JDW

2017 predictions: JDW boss slams BBPA Brexit warnings

By Nikkie Sutton

- Last updated on GMT

Disagreement: JDW boss Tim Martin doesn't think the BBPA is correct in its predictions
Disagreement: JDW boss Tim Martin doesn't think the BBPA is correct in its predictions

Related tags Future Minimum wage Alcoholic beverage

JD Wetherspoon boss Tim Martin has hit back at BBPA chief executive Brigid Simmonds following her claims that Brexit and its consequences will be the main challenge for the sector next year.

He said he felt her predictions were not an accurate portrayal of 2017 or future years.

Martin said: "In a recent prediction for 2017, Brigid Simmonds, of the British Beer & Pub Association (BBPA), told the pub industry press that 'the coming year will be dominated by Brexit and its consequences​'.

"Brigid is rightly admired in the licensed trade for her excellent work, but I don’t feel that this is an accurate portrayal of the next 12 months, or indeed future years.

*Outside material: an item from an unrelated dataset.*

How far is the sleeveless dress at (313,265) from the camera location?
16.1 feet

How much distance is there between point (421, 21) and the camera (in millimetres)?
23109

"By far the greatest cost increases for the licensed trade as a whole in the next year will come, rightly or wrongly, from legislation which originates in the UK and is nothing to do with Brexit.

He said the main increase for the trade will be labour, as a result of the minimum and living wage legislation, with further rises in business rates.

Rising costs

The JDW boss said Mitchells & Butlers had previously pointed out that labour costs would increase by around £20m next year thanks to government legislation and business rates would rise by £18m over the following five years.

He added: "In contrast Mitchells & Butlers indicated that total costs from their 'supply chain', including the costs of goods purchased from abroad, would be negligible.

"This view is in line with Wetherspoon’s experience, and indeed the experience of most other companies in the licensed trade which have made public disclosure of their costs."

However, Martin said the real issue for the industry is VAT.

Pubs will need to put their prices up

He added: "Pubs pay 20% VAT in respect of food sales, whereas supermarkets pay nothing, and pubs also pay business rates of about 16p or 17p per pint, compared to about 2p for supermarkets.

"As a result of supermarket labour costs, as a percentage of sales, being far lower than pubs’, combined with much lower business rates, pubs will need to put up their prices in the coming year far more than supermarkets to cover their costs - that is the real challenge for the industry.

"Unless the pub industry can achieve approximate tax equality with supermarkets, pubs will continue to close."

Martin was an outspoken Brexiteer​ when the EU referendum took place earlier this year (June) and avidly campaigned for a 'Leave' result.

He added: "The issues around the excellent EU labour force are a valid anxiety for publicans, but it is not being seriously suggested by politicians that EU residents living in the UK should not be allowed to stay and most politicians are sympathetic to immigration where there are labour shortages in the UK - and these potential issues will not make a direct impact for more than two years from now, in any event.

"It is important to emphasise that “Brexit” is not the main issue for the pub trade in the coming 12 months, although it is obviously an important political and economic issue for the future of the country generally."